Вот и сейчас он едет насупившись, молча. Несмотря на теплынь, на плечи его наподобие бурки накинута отороченная серым каракулем суконная бекеша, застегнутая у горла на одну пуговицу.
Мост через Неман кажется бесконечно длинным.
Сзади от Тильзита глухо, как удары деревянными палками, доносятся ружейные выстрелы. Видимо, казаки прикрытия схватились с французскими вольтижерами.
На мосту, не обращая внимания на проходящий арьергард, чумазые и потные солдаты пионерного батальона возятся со смоляными бочками и пороховыми зарядами. Ими командует молоденький поручик без шляпы, с задорно торчащим петушиным хохолком на голове, с наспех перемотанной то ли раненой, то ли обожженной рукой.
— Никитенко! — кричит он ломающимся мальчишеским баском. — Смотри у меня, чтобы все было как надобно, не как в прошлый раз...
— Дак в прошлом разе хвитили трофейные были, итальянские, что ли, разве ж это хвитили? — оборачивается кряжистый Никитенко с добродушным, густо облитым веснушками лицом. — А нынче хвитили я сам крутил, надежные, не сумлевайтесь, ваше благородие. Как команда будет, так и полыхнёть. Знатно полыхнёть. И опять же, разе мы не понимаем, что Бонапартию на ваш берег хода давать никак нельзя. Здесь ведь как-никак уже Россия-матушка начинается...
Денис Давыдов, приотставший от князя возле пионеров, улыбнулся про себя спокойным и рассудительным словам и, подстегнув коня, вдруг почувствовал, что солдатская уверенность легко передалась и ему.
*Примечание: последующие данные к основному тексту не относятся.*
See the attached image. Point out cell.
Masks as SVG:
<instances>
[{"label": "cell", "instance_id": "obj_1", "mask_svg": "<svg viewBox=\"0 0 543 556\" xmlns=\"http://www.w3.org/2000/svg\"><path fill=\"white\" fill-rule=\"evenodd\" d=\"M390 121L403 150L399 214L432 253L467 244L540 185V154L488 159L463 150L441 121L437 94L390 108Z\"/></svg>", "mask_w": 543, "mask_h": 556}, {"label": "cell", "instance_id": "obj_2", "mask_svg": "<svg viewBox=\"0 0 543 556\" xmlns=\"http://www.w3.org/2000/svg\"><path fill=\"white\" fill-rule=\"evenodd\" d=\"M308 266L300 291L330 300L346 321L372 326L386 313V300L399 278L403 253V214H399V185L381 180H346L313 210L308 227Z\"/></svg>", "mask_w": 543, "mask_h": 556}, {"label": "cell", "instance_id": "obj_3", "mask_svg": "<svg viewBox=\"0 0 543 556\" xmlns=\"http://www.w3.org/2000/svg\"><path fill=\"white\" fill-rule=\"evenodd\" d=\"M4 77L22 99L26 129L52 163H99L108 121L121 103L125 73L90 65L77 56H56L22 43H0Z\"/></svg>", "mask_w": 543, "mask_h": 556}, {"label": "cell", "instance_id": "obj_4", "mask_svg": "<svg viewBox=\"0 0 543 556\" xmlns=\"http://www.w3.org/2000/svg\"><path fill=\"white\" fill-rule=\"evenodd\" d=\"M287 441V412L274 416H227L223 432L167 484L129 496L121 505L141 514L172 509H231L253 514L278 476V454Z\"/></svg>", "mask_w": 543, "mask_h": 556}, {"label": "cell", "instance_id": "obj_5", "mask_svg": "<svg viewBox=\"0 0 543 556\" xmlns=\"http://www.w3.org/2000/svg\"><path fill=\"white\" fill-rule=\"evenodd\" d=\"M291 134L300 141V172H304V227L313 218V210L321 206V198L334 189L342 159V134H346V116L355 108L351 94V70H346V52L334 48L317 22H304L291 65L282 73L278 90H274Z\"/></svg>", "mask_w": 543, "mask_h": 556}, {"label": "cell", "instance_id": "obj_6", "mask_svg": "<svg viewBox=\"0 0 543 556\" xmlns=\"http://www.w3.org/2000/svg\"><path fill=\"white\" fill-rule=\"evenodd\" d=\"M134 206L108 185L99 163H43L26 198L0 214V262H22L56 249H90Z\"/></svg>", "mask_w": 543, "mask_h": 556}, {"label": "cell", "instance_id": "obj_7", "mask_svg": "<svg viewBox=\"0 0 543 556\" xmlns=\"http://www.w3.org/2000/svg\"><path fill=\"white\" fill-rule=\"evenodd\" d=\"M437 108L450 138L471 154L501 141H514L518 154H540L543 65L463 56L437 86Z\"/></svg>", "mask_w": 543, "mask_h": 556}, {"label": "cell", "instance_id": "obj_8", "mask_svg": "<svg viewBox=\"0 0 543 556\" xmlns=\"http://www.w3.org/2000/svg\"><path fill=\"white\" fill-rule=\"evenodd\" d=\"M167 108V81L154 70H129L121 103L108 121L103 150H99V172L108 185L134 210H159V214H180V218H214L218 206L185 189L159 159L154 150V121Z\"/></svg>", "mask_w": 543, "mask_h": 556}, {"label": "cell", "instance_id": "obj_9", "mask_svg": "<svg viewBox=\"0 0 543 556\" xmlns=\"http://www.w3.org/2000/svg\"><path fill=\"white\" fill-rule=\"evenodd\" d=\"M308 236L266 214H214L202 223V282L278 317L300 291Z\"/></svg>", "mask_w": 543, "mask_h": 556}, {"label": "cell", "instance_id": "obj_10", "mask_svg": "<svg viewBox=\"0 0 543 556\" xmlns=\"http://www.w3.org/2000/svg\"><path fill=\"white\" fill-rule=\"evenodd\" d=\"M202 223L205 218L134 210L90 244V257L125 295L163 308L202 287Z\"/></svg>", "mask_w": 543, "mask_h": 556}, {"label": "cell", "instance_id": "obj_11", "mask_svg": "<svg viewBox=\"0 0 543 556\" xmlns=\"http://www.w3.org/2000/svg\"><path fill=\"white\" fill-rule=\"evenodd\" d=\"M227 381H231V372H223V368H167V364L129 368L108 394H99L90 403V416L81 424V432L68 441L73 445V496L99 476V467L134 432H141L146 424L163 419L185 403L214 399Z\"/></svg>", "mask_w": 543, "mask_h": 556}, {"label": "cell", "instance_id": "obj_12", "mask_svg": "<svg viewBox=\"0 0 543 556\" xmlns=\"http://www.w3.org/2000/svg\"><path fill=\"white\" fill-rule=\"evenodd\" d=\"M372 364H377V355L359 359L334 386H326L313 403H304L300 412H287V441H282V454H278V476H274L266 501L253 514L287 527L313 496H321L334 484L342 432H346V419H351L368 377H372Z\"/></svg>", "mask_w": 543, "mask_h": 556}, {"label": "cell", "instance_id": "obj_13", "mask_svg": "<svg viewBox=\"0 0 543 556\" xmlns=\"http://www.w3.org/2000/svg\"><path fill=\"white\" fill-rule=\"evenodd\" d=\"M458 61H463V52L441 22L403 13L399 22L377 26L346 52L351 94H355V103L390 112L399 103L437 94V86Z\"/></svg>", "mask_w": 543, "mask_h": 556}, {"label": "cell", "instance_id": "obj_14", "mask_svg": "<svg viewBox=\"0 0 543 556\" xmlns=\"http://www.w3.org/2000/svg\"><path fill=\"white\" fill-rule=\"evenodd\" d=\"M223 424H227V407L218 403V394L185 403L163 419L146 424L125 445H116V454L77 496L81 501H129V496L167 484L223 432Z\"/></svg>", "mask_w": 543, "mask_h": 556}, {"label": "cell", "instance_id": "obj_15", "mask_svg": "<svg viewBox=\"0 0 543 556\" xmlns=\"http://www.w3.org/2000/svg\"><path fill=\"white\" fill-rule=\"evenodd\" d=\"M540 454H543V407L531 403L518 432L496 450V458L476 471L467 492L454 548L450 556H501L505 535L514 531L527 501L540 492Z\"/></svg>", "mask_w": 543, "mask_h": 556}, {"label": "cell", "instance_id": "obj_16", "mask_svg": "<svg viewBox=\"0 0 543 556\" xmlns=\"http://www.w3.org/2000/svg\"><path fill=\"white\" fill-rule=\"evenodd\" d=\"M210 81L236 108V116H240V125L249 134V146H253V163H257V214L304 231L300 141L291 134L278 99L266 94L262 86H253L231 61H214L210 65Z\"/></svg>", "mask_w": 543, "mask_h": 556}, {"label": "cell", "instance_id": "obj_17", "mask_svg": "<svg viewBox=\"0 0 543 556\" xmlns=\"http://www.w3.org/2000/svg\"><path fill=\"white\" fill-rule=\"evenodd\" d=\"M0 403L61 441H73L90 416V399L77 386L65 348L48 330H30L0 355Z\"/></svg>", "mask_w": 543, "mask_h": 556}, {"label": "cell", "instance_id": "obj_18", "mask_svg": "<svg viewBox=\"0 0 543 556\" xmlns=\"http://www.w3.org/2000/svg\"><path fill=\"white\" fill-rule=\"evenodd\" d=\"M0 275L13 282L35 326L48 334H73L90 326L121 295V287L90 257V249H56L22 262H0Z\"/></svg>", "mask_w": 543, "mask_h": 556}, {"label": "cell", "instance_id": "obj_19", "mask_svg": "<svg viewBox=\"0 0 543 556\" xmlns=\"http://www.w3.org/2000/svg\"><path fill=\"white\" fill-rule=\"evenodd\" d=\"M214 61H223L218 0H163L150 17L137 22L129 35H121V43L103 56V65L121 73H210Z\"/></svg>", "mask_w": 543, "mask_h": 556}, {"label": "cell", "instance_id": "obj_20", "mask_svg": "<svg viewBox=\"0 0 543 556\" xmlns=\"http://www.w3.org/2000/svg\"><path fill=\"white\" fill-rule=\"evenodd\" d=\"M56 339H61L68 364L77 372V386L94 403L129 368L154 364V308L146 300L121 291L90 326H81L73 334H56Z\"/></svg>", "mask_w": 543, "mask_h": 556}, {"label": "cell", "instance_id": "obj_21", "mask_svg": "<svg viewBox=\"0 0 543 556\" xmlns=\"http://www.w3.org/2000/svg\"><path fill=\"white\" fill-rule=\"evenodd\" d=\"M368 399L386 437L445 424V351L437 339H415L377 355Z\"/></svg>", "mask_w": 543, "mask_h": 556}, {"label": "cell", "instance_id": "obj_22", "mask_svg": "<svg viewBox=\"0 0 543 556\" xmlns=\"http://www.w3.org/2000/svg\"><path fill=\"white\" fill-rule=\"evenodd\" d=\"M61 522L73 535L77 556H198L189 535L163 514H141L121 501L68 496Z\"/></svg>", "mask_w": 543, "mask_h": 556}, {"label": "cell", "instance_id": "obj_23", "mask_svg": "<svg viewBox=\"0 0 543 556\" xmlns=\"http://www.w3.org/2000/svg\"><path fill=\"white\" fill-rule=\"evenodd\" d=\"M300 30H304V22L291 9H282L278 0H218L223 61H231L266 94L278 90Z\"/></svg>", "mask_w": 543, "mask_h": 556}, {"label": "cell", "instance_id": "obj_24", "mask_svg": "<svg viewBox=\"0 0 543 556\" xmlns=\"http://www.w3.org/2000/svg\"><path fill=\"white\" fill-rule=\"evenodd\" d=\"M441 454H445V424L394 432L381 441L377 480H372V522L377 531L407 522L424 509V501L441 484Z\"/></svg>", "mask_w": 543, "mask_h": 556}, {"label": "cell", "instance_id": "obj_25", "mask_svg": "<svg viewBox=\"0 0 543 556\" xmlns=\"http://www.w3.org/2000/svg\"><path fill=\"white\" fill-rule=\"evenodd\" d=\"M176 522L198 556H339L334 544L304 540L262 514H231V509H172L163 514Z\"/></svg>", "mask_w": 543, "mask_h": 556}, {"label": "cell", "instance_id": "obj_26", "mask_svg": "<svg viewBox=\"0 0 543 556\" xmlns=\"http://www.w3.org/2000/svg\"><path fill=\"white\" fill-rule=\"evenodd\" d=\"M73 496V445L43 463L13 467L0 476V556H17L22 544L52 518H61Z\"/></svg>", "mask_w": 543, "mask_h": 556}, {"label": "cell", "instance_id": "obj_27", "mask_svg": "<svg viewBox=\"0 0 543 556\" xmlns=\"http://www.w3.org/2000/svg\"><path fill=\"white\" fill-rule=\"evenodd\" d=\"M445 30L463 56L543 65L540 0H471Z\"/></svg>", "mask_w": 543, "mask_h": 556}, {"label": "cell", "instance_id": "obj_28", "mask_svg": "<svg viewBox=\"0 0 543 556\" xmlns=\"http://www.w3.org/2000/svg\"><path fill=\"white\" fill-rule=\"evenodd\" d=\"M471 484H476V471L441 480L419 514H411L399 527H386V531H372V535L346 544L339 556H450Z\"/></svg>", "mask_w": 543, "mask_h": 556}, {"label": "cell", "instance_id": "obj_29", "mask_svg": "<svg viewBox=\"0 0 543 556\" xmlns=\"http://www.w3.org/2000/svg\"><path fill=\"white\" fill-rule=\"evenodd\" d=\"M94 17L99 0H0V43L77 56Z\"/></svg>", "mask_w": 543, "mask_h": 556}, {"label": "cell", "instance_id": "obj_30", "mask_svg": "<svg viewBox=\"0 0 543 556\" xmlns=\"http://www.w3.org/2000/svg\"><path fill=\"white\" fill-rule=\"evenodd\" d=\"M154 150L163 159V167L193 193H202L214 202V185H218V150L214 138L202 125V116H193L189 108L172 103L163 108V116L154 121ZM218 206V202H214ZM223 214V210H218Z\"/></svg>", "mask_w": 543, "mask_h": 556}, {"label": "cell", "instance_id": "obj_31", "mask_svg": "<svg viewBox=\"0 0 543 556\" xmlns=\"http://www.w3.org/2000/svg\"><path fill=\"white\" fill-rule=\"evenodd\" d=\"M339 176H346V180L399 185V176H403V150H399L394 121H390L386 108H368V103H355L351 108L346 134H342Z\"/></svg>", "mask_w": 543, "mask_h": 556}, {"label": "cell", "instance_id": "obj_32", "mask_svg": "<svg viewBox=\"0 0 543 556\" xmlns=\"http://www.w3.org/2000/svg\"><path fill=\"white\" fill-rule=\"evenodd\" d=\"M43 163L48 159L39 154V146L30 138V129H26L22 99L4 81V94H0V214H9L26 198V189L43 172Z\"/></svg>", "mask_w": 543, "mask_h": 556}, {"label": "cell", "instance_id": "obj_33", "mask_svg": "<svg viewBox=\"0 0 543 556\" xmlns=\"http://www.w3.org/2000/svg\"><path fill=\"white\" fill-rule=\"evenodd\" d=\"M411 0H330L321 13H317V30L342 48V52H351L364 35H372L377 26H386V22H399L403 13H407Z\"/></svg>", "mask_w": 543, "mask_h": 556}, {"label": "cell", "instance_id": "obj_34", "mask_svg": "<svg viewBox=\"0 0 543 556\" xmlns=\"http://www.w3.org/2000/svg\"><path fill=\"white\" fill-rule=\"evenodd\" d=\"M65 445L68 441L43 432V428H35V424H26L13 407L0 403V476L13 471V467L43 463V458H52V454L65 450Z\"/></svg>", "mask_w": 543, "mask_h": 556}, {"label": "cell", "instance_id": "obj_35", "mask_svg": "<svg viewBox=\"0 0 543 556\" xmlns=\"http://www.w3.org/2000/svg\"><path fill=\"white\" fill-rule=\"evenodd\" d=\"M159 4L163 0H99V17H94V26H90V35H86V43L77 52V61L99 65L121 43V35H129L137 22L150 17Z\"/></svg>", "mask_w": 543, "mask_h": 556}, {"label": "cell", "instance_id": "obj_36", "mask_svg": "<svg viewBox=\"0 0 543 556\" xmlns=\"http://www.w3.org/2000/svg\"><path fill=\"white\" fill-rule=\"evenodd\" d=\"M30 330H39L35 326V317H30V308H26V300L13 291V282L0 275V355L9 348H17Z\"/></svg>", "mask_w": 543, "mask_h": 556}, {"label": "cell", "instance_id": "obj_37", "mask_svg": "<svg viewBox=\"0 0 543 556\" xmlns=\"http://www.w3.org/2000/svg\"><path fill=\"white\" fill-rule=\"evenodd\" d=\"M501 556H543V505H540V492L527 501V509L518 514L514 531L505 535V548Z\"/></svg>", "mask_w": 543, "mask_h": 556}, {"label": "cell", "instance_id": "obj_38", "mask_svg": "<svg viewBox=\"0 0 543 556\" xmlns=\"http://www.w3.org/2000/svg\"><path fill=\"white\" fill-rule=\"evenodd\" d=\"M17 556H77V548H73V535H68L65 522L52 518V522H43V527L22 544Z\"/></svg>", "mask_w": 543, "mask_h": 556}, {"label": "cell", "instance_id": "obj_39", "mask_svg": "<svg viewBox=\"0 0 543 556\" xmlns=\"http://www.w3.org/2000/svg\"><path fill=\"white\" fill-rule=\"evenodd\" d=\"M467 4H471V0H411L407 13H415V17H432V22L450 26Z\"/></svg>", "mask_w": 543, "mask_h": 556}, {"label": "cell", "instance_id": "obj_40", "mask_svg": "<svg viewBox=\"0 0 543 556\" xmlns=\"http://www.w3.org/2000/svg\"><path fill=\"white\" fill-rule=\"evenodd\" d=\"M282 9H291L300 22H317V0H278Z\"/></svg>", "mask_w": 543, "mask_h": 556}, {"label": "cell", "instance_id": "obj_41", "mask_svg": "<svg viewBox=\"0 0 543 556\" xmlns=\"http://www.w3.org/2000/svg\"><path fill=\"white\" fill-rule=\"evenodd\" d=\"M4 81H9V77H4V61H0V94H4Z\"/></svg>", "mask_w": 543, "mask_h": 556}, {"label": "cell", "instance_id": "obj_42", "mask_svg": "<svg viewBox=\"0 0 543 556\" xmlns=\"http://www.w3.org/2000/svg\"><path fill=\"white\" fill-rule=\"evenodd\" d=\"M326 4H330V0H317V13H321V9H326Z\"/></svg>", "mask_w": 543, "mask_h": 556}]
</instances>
И неутоленная обида, и растерянность, и сознание собственного бессилия перед трагичной неизбежностью последних событий, которые тяготили его после Фридланда и которых не могло заглушить даже ожесточение арьергардных стычек с неприятелем, как бы вдруг отступили куда-то, и он скорее еще не сознанием, а каким-то внутренним обостренным чутьем угадал в себе крепнущую готовность к чему-то гораздо более значительному, чем все, что было до сей поры.
— Здесь... Россия-матушка начинается... — протяжным эхом отозвались в его душе слова веснушчатого Никитенко.
Начиная открывать для себя в них какой-то глубокий и сокровенный смысл, так естественно и обстоятельно понимаемый простым солдатом, Денис Давыдов, может быть, впервые с такой неизбежной и пронзительной ясностью увидел всю свою блестящую кавалергардскую и адъютантскую службу и свою болезненно-бесшабашную честолюбивую храбрость, с которой он бросался в самые опасные места, часто и без особой на то надобности, а лишь для того, чтобы поддержать столь лестную для себя репутацию отчаянного рубаки и сорвиголовы...
Конь на ходу нетерпеливо потянулся вперед, качнулся, и Денис Давыдов и слухом и всем телом ощутил, как лошадиные копыта с гулкого деревянного настила переступили на податливо-мягкую землю цветущей луговой поймы.